= Direction 1 =
Return the lines of the entries below unchanged, starting at the line containing "What is the actual" and ending at the line containing "the sofa cushion at (x=22, y=320) <".

Start Extracted text

There is no solution short of increasing output per worker and, I repeat again,
there cannot be enough of an increase of output per worker in this densely settled
island except by industrialization.
Some communities-like New Zealand-produce a good living through
agriculture. But a heavily settled area cannot produce a good living through
agriculture, because agriculture produces on an average much less per worker than
does manufacturing or some service industries.
There is still another imprecision in the talk of over-population. Almost always,
the case for over-population in Puerto Rico is made in comparison with other
countries. There is no economic logic in this reasoning. It is no more valid, and
may be less valid, to compare densities here and in the United States, than to
compare densities here and in New York State, or Manhattan Island, or the State
of Mississippi or the Mississippi Delta Region. The populations and areas of
countries, and therefore, their population densities, are determined by boundaries
which may have no economic significance. See where this leads us. If inter-regional
comparisons of population densities are permissible, we cannot say that we are poor
because we are crowded, because the number of cases of communities that live well,
although they are crowded, is enormously great. We need only look at large urban
centers all over the world to see that this is so.
Permit me to touch on only one other facet of this question before I close.
One of the "thinning-out" solutions which is going on is out-migration from
the island. Last year, the number of net-out-migrants was 53,000, the highest in
the island's history. This January, twice as many net-out-migrated as in January
of 1949, 1950, or 1951. So that this year, the number of out-migrants may outstrip
even 1951's record figure. The more people go North, the stronger the pull is upon
those who remain. Out-migration grows like snowballs running down hill. The
bigger the ball, the faster is the rate of its growth; the faster the rate of growth,
the bigger the ball.
But do we know whether we are losing the best part of our people, speaking
in economic terms. What do I mean by the "best part." This is the part of the
people with the greatest schooling and skill, with the highest intelligence, with the
most initiative, with the most highly developed sense of responsibility, with the
largest capacity to learn.
We ought to know this. Whether we know it or not, the migration policy of
the Government, to the extent that it can have one, ought to be administered in
ways which will keep the "best" in the island. It is a mistake which, fortunately,
has had little effect, but which has great interpretive significance, to publish here
accounts of job openings in the United States in the highly skilled trades, as has
been done. And, if large-scale out-migration is believed to be an important part
of a sound solution to the problem of poverty, it may be desirable to review the
whole policy of enforced standards of employment in the North for organized
out-migrants, or, at least, to administer the policy with great care. For those who
believe in the importance of out-migration, it must be seen that the higher the
standards demanded of American employers, before permitting them to recruit
Puerto Rican workers, the less is the number of workers who will go.

End Extracted text
Start Input data

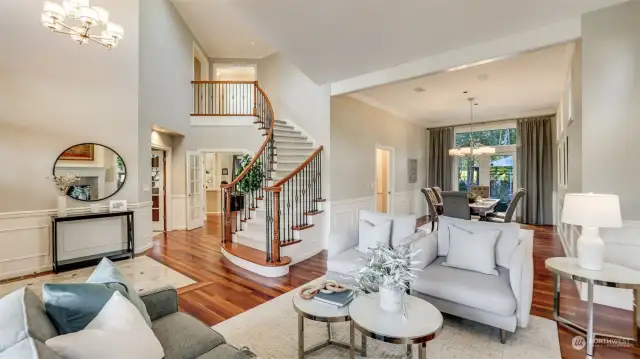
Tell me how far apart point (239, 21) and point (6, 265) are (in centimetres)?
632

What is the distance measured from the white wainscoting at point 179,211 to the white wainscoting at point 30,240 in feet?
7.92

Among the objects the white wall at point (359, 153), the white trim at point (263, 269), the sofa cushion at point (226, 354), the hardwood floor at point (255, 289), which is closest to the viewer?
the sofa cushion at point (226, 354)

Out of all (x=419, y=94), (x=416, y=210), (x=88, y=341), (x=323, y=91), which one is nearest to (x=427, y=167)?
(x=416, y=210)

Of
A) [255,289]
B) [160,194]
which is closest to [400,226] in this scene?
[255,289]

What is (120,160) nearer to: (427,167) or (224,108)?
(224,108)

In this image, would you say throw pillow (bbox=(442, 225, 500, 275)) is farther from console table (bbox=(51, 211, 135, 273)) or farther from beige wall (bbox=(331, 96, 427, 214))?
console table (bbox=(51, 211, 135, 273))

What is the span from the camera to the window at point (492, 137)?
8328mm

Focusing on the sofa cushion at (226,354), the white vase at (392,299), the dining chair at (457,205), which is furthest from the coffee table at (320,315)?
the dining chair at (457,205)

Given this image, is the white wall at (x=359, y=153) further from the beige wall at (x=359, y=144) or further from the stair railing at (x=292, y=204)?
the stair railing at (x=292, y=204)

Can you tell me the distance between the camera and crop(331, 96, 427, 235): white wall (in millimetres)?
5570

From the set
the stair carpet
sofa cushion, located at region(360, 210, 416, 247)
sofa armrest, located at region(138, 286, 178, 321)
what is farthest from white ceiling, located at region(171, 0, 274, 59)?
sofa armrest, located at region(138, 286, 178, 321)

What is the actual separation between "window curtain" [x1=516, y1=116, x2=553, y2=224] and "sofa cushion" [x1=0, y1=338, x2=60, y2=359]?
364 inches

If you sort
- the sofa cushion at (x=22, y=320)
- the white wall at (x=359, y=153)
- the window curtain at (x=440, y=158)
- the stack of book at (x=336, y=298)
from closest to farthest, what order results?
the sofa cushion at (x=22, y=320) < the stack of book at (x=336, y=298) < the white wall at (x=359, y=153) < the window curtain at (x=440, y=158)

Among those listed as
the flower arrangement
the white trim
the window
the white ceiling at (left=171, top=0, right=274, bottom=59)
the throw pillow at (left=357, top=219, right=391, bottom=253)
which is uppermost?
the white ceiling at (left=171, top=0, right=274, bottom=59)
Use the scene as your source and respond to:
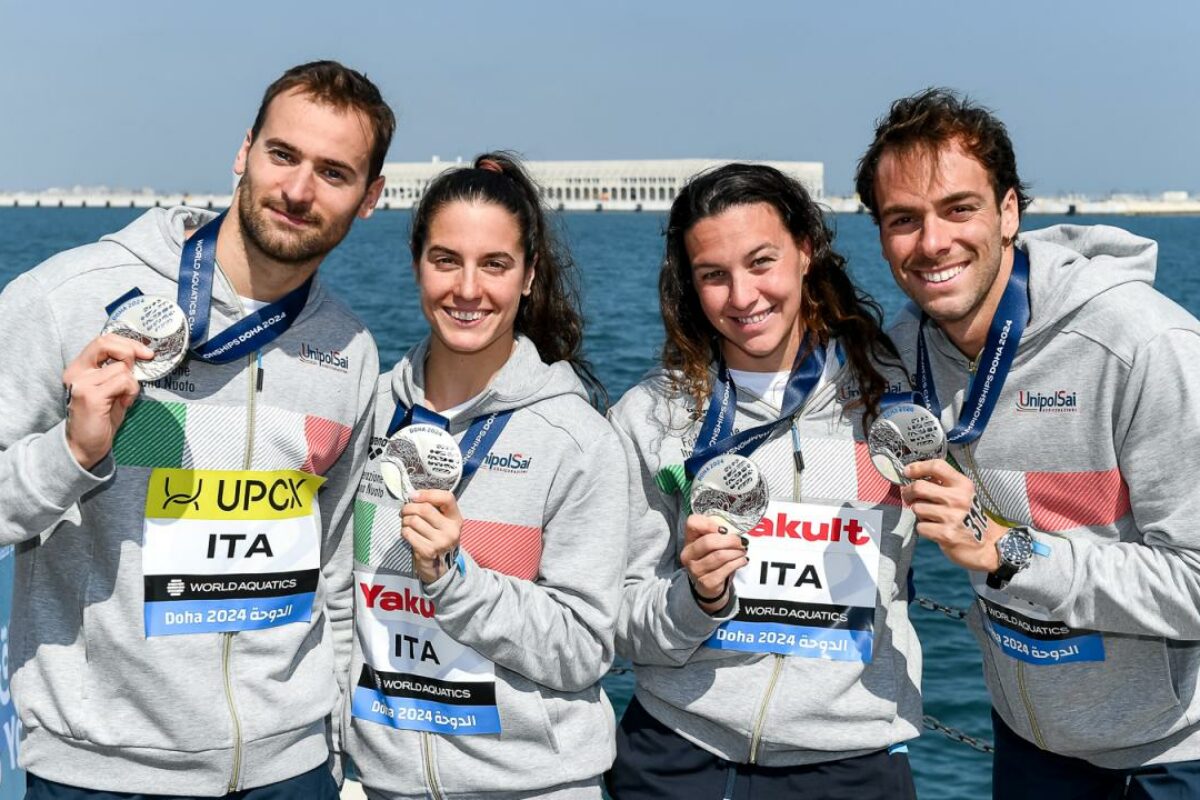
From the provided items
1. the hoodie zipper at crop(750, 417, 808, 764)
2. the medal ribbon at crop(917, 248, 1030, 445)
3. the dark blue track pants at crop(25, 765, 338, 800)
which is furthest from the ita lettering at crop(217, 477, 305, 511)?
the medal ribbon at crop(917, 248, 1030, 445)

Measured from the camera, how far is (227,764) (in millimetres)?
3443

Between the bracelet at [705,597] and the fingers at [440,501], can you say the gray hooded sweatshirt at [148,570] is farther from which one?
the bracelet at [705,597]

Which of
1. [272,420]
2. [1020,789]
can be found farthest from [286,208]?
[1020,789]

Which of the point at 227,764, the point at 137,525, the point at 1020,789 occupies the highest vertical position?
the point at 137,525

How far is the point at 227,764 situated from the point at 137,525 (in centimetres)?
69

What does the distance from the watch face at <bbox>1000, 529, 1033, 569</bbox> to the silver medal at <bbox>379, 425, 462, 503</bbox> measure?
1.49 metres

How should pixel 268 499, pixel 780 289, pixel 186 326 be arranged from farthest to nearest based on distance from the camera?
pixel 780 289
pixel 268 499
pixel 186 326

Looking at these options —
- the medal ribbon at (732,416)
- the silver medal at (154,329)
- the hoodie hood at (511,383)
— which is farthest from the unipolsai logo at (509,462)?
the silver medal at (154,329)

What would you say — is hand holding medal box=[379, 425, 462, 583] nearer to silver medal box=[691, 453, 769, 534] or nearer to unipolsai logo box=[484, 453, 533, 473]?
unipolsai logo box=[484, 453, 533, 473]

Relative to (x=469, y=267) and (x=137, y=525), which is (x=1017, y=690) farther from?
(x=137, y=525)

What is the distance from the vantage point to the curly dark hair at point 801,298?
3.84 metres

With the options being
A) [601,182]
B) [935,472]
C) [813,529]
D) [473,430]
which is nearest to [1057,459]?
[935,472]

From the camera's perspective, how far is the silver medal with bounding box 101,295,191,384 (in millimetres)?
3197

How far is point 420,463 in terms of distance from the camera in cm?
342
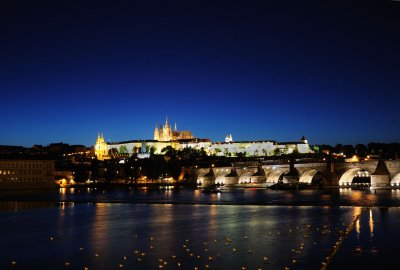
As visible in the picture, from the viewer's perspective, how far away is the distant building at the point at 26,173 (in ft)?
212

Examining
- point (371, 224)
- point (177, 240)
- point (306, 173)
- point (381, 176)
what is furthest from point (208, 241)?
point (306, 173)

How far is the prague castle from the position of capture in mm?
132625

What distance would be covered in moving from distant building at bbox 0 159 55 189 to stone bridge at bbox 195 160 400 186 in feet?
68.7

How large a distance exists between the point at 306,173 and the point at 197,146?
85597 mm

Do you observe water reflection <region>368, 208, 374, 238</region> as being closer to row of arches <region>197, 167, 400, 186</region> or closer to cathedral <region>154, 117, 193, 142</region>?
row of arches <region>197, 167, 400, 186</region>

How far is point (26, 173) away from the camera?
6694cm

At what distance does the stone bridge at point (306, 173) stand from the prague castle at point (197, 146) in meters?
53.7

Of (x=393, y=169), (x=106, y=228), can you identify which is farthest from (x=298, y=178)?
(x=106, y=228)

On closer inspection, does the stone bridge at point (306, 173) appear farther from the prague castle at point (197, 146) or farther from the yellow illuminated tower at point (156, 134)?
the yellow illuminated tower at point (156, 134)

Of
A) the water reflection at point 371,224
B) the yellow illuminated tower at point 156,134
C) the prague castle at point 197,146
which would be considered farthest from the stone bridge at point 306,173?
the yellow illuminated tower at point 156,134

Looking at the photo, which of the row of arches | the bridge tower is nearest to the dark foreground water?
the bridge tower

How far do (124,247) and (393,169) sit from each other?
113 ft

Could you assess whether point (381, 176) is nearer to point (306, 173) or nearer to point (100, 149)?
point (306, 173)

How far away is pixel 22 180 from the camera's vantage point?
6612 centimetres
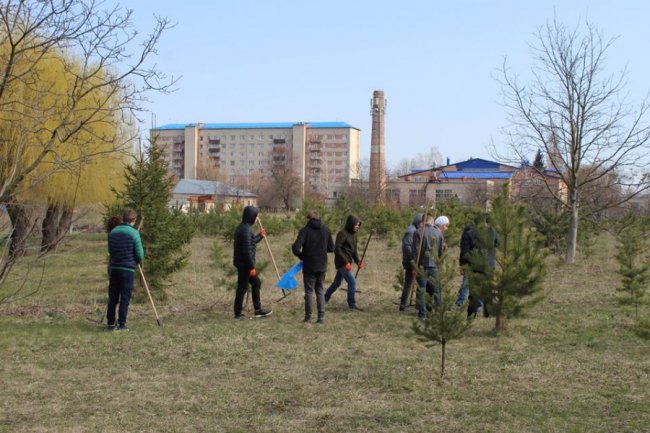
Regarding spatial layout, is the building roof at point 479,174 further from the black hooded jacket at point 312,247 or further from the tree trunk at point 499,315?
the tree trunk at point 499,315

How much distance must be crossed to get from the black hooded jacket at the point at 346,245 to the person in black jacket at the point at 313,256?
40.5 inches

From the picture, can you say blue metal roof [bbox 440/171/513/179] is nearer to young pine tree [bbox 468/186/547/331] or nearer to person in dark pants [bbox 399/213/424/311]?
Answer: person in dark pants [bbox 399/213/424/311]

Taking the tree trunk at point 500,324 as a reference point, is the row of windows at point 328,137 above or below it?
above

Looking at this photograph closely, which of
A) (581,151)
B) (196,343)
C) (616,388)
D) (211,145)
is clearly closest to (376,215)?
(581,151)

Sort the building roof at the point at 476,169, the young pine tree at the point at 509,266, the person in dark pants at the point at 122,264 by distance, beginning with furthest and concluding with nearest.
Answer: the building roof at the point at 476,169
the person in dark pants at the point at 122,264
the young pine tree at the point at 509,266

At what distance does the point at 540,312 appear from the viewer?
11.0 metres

End Input data

= Direction 2 =
Retype the passage on Puerto Rico's population and out-migration word for word, starting at "There is no solution" and ending at "some service industries.".

= Complete output 1 =
What is the actual separation between "window curtain" [x1=516, y1=116, x2=553, y2=224] and "sofa cushion" [x1=0, y1=338, x2=60, y2=359]?
364 inches

If you sort
- the sofa cushion at (x=22, y=320)
- the white wall at (x=359, y=153)
- the window curtain at (x=440, y=158)
- the stack of book at (x=336, y=298)
from closest to farthest, what order results?
the sofa cushion at (x=22, y=320) < the stack of book at (x=336, y=298) < the white wall at (x=359, y=153) < the window curtain at (x=440, y=158)

= Complete output 2 =
There is no solution short of increasing output per worker and, I repeat again,
there cannot be enough of an increase of output per worker in this densely settled
island except by industrialization.
Some communities-like New Zealand-produce a good living through
agriculture. But a heavily settled area cannot produce a good living through
agriculture, because agriculture produces on an average much less per worker than
does manufacturing or some service industries.